■ Excerpt
——————————
David Cameron to give Syria ultimatum
David Cameron is pressing for United Nations action against Syria following the gassing of thousands of civilians in a suburb of Damascus.
By Robert Watts, and Richard Spencer in Cairo
9:00PM BST 24 Aug 2013
The Prime Minister spoke with President Barack Obama by telephone to ask for help with convening an emergency session of the United Nations Security Council.
He wants to put forward a “game-changing” resolution that would give the Syrian government, led by Bashar al-Assad, “one last chance” to disarm.
Mr Cameron is said to have been left sickened by images of children killed by the chemical weapons.
One charity yesterday said at least 355 people had died and 10 times that number were treated for poisoning.
Britain and France have blamed the Assad regime for the chemical attack.
On Saturday night four American destroyers were moving closer to Syria, armed with Tomahawk cruise missiles, which are capable of precision strikes.
Gen Sir Nick Houghton, the Chief of the Defence Staff, is to take part in a summit in Jordan tomorrow with his US, French, Turkish, Saudi Arabian and Qatari counterparts.
It follows the strongest indications to date from Washington that direct military intervention by the West was possible in the conflict.
Diplomats talked of a “change in the American posture” following the attack on the suburb of East Ghouta on Wednesday.
——————————
■ Supplied material
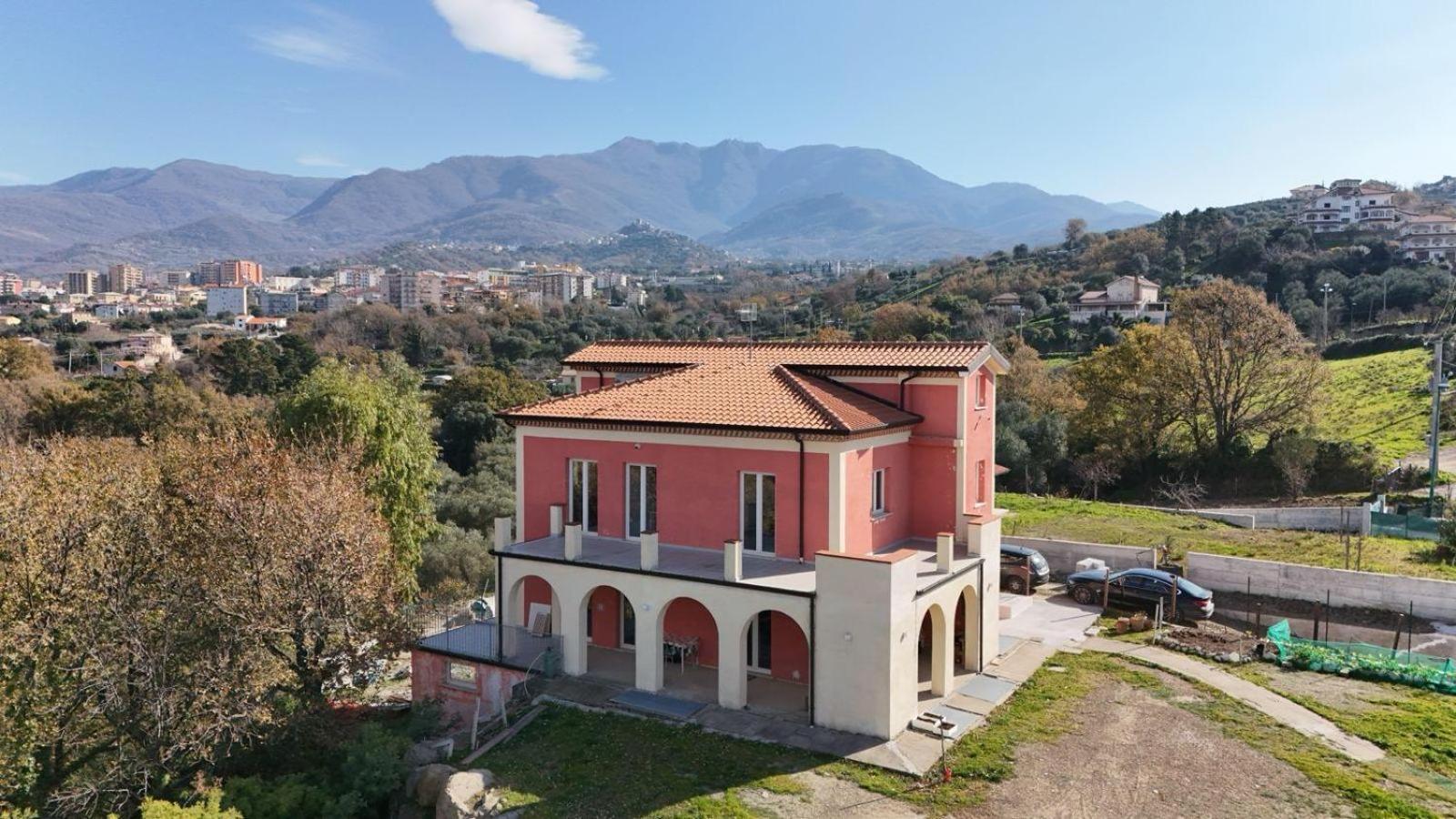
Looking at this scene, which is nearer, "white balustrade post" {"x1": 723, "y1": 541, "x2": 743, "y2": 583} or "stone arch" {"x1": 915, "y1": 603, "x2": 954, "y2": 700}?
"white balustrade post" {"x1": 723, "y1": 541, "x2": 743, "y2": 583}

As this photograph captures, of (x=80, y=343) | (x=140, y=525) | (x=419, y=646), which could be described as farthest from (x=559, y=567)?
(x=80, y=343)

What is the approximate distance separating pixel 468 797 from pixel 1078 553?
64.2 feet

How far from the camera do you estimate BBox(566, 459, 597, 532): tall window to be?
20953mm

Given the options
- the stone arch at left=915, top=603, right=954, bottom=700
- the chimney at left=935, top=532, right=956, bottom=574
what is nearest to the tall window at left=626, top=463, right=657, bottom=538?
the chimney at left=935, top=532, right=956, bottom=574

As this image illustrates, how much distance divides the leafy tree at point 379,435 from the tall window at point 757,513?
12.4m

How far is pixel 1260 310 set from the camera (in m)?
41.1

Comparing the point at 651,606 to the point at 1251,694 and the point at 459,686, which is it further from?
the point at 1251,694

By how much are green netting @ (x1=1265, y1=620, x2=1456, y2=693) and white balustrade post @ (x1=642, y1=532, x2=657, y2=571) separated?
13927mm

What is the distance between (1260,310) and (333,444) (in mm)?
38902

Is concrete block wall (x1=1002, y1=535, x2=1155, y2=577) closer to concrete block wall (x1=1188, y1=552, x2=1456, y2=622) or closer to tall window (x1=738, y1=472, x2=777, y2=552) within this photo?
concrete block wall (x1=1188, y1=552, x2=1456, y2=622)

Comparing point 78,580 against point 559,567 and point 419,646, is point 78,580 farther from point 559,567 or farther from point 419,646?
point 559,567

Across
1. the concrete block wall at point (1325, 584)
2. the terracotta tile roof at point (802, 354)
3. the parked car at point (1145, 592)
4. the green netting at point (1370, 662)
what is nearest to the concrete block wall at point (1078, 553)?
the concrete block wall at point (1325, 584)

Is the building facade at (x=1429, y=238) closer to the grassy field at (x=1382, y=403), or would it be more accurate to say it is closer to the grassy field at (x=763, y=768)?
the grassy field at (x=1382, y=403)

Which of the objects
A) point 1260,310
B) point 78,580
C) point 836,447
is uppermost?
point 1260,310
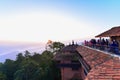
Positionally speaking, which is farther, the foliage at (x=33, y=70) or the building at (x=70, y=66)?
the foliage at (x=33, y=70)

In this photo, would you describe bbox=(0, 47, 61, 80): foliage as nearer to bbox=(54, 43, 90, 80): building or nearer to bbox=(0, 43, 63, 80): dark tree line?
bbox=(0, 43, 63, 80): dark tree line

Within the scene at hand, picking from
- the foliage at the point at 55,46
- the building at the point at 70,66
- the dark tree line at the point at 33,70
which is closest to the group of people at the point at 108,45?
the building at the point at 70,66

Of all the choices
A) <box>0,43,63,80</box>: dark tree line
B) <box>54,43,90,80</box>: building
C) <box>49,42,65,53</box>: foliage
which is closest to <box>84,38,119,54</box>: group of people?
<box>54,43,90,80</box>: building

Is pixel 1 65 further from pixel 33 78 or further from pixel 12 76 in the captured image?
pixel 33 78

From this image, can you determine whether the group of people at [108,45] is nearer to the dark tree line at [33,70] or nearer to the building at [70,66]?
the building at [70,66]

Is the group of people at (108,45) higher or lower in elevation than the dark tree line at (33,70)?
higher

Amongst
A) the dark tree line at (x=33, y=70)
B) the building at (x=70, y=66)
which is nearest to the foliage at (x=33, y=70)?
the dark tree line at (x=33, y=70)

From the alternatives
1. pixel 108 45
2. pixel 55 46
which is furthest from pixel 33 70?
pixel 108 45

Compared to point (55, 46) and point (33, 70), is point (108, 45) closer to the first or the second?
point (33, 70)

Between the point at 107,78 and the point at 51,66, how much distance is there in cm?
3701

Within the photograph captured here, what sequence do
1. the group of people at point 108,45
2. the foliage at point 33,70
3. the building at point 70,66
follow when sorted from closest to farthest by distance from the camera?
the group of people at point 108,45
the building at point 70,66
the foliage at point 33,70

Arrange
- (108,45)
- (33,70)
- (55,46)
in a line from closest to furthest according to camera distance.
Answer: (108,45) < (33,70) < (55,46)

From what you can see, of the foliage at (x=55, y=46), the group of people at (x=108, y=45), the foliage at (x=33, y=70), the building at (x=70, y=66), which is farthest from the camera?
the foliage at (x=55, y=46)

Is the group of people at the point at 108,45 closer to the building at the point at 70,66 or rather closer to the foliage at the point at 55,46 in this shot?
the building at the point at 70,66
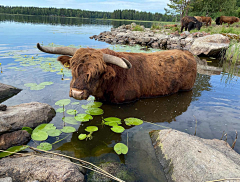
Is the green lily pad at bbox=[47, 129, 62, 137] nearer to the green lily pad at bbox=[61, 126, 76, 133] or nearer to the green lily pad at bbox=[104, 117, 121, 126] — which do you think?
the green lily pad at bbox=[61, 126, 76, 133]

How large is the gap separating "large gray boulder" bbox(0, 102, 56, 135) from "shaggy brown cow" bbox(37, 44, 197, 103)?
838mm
——————————
■ Exercise details
Answer these questions from the Syria article:
1. How many deaths did one charity report?
2. How many American destroyers were moving closer to Syria on Saturday night?
3. In which country is Gen Sir Nick Houghton to attend a summit?
The data was taken from a different source than the Syria article.

■ Exercise response
1. At least 355.
2. Four.
3. Jordan.